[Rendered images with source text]
***
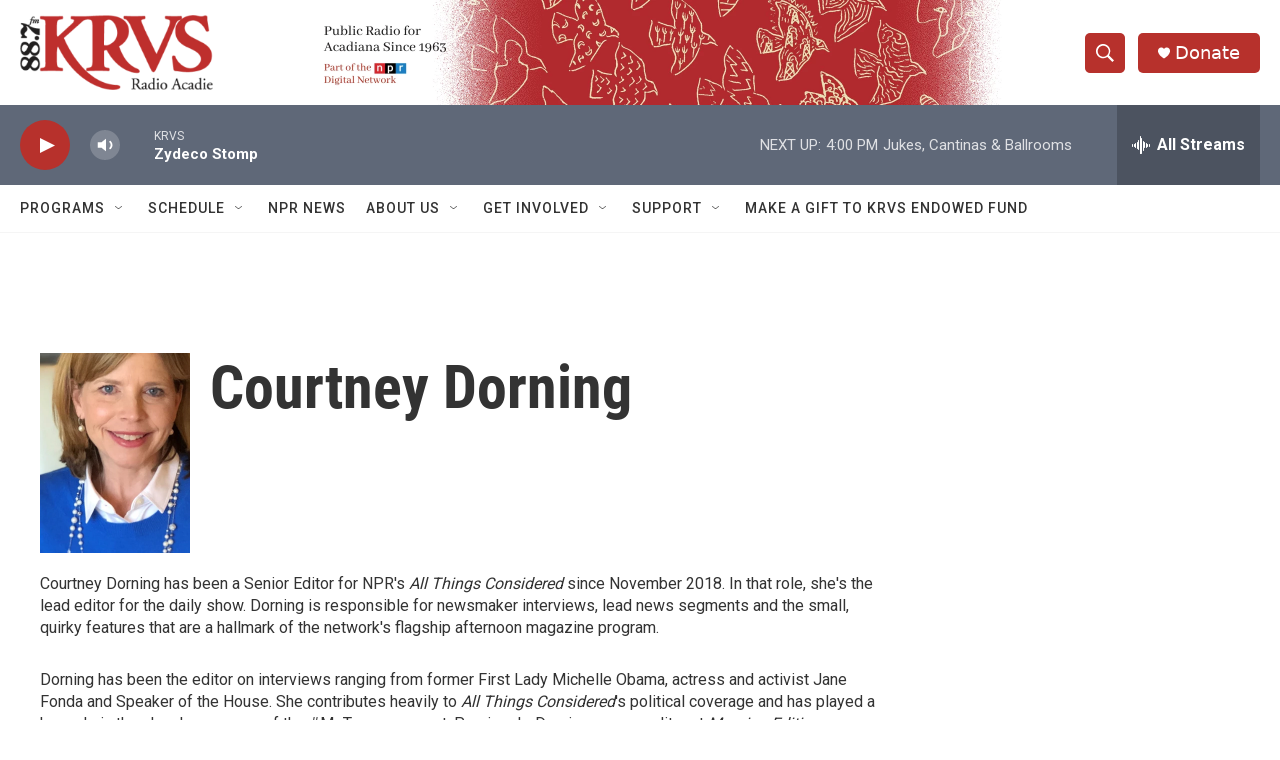

--- FILE ---
content_type: text/html; charset=utf-8
request_url: https://www.google.com/recaptcha/api2/aframe
body_size: 268
content:
<!DOCTYPE HTML><html><head><meta http-equiv="content-type" content="text/html; charset=UTF-8"></head><body><script nonce="ARZFVuQi-GCJHe-20I2_2w">/** Anti-fraud and anti-abuse applications only. See google.com/recaptcha */ try{var clients={'sodar':'https://pagead2.googlesyndication.com/pagead/sodar?'};window.addEventListener("message",function(a){try{if(a.source===window.parent){var b=JSON.parse(a.data);var c=clients[b['id']];if(c){var d=document.createElement('img');d.src=c+b['params']+'&rc='+(localStorage.getItem("rc::a")?sessionStorage.getItem("rc::b"):"");window.document.body.appendChild(d);sessionStorage.setItem("rc::e",parseInt(sessionStorage.getItem("rc::e")||0)+1);localStorage.setItem("rc::h",'1769287242341');}}}catch(b){}});window.parent.postMessage("_grecaptcha_ready", "*");}catch(b){}</script></body></html>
***
The task -> Copy out, from the data above, each line where the string "google" is present.

Answer section ->
request_url: https://www.google.com/recaptcha/api2/aframe
<!DOCTYPE HTML><html><head><meta http-equiv="content-type" content="text/html; charset=UTF-8"></head><body><script nonce="ARZFVuQi-GCJHe-20I2_2w">/** Anti-fraud and anti-abuse applications only. See google.com/recaptcha */ try{var clients={'sodar':'https://pagead2.googlesyndication.com/pagead/sodar?'};window.addEventListener("message",function(a){try{if(a.source===window.parent){var b=JSON.parse(a.data);var c=clients[b['id']];if(c){var d=document.createElement('img');d.src=c+b['params']+'&rc='+(localStorage.getItem("rc::a")?sessionStorage.getItem("rc::b"):"");window.document.body.appendChild(d);sessionStorage.setItem("rc::e",parseInt(sessionStorage.getItem("rc::e")||0)+1);localStorage.setItem("rc::h",'1769287242341');}}}catch(b){}});window.parent.postMessage("_grecaptcha_ready", "*");}catch(b){}</script></body></html>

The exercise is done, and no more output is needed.